#### Data supplied

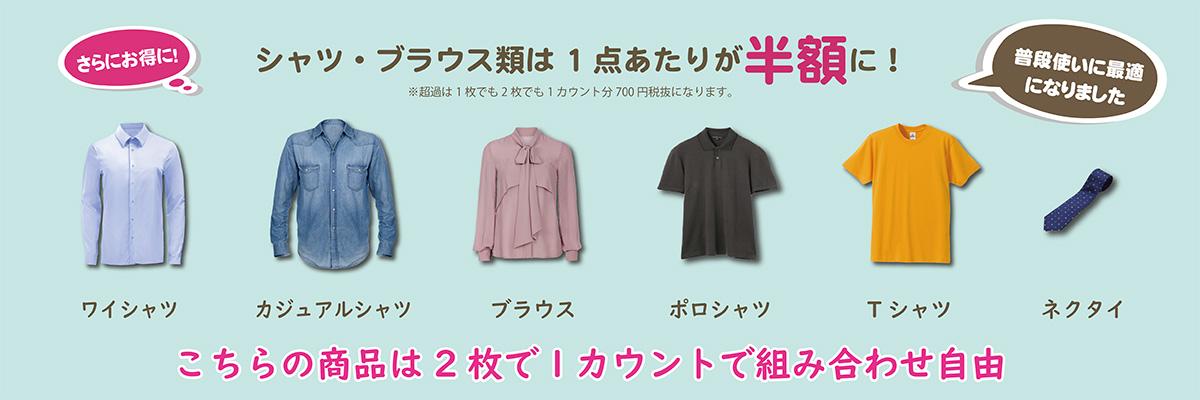ワイシャツ・ポロシャツ・Tシャツ・ブラウス・ネクタイは2枚で1カウントは半額で安い
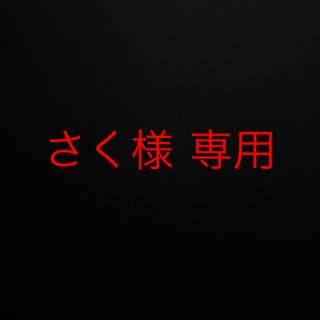 さく様 専用(甚平/浴衣)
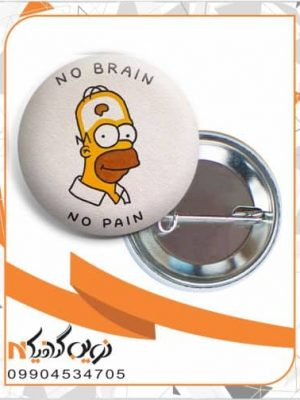 پیکسل no brain no pain
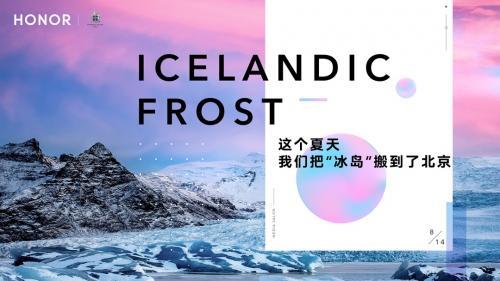 """荣耀20PRO冰岛幻境媒体沙龙:这个夏天荣耀20把""""冰岛""""搬到了北京"""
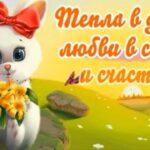 поздравления с 8 марта красивые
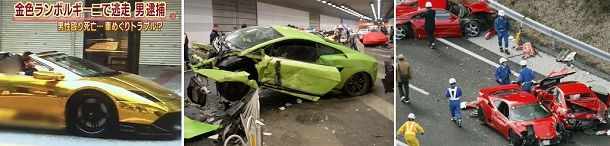 スーパーカー事件まとめ画像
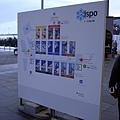 ISPO 展場介紹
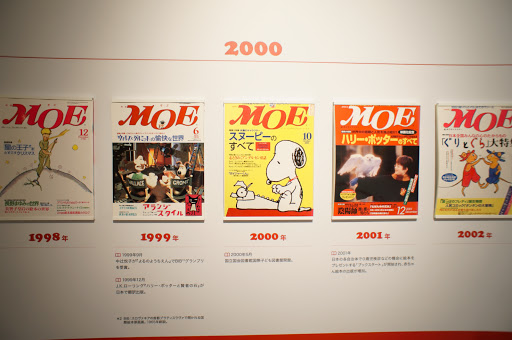 MOE 40th Anniversary 5人展②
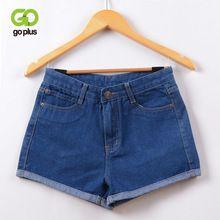 2016 calças de Brim das Mulheres Novas Quentes de Verão de Cintura Alta Shorts Jeans Stretch Jeans Slim Feminino BrandSummer Primavera Plus Size 26-32 C2296(China (Mainland))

########

Word for word, restate all of the material above except its pictures.

ワイシャツ・ポロシャツ・Tシャツ・ブラウス・ネクタイは2枚で1カウントは半額で安い
 さく様 専用(甚平/浴衣)
 پیکسل no brain no pain
 """荣耀20PRO冰岛幻境媒体沙龙:这个夏天荣耀20把""""冰岛""""搬到了北京"""
 поздравления с 8 марта красивые
 スーパーカー事件まとめ画像
 ISPO 展場介紹
 MOE 40th Anniversary 5人展②
 2016 calças de Brim das Mulheres Novas Quentes de Verão de Cintura Alta Shorts Jeans Stretch Jeans Slim Feminino BrandSummer Primavera Plus Size 26-32 C2296(China (Mainland))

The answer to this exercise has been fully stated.